
  5. Harry Purdie says:

    Would anyone with active brain cells be inspired by such an unappetizing geek?

  6. NotMaltastar says:

    Ave Duce!

  7. Ghoxrin Punt says:

    I’ve said it before and I will say it again, wicc tad-daqqiet ta’ harta.

  8. Cock fighter says:

    You”re so fu***ng hilarious ! The only thing worth reading !

  9. A Montebello says:

    I enlarged the photo until it was almost lifesize, and it struck me that he’s not really looking directly at you, but shiftily over your shoulders and beyond.

  10. Secret Admirer says:

    This couple surely has sax appeal. http://vimeo.com/42533542

  11. silvio says:

    If sex appeal was ever a requisite for becoming prime minister,we would have been without one for at least 60 or 70 years.

    To see what I mean just go to the main hall at Castile and look at the portraits of our past prime ministers.

    [Daphne – My point exactly. Prime ministers and potential prime ministers are not supposed to be about sex appeal, so Labour gets it wrong with these ‘trying to be sexy’ shots. We don’t want a sexy Opposition leader. We want one with policies and brains, and some good people around him.]

    • silvio says:

      Yes I agree with you, but you must admit it helps.

      It wouldn’t hurt to have a good opposition leader who does not look like an empty potato sack.

      [Daphne – Yes, I admit the Tony Blair/David Cameron/Ed Miliband factor is sorely missing from Maltese politics. I’m certain their height, figure and presentation really helped their chances. But the odds aren’t good. Politicians come from the general population, and all you have to do is look around you. But if they can’t be tall and handsome, let’s at least ask for some who are clever and positive, with a good personality.]

      You are too young to remeber the effect that Mussolini had on his women supporters, just seeing him would send trickles of sweat down their spine.

***

Reproduce word for word the stretch of the comment thread that begins at the words "To see what" and stops after the words "empty potato sack.".

Information provided:
***

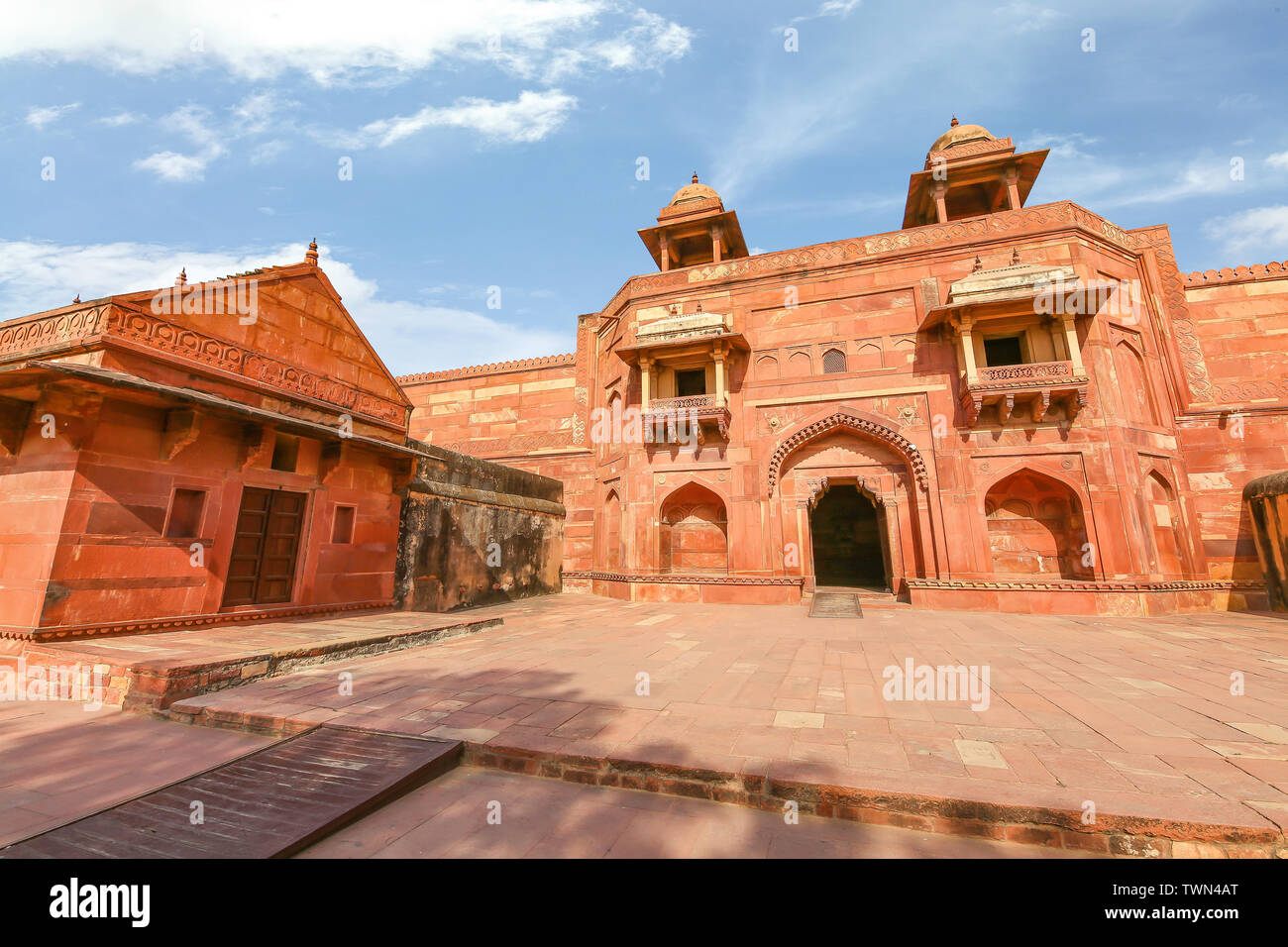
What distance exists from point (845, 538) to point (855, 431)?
22.3 feet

***

Reply:
To see what I mean just go to the main hall at Castile and look at the portraits of our past prime ministers.

    [Daphne – My point exactly. Prime ministers and potential prime ministers are not supposed to be about sex appeal, so Labour gets it wrong with these ‘trying to be sexy’ shots. We don’t want a sexy Opposition leader. We want one with policies and brains, and some good people around him.]

    • silvio says:

      Yes I agree with you, but you must admit it helps.

      It wouldn’t hurt to have a good opposition leader who does not look like an empty potato sack.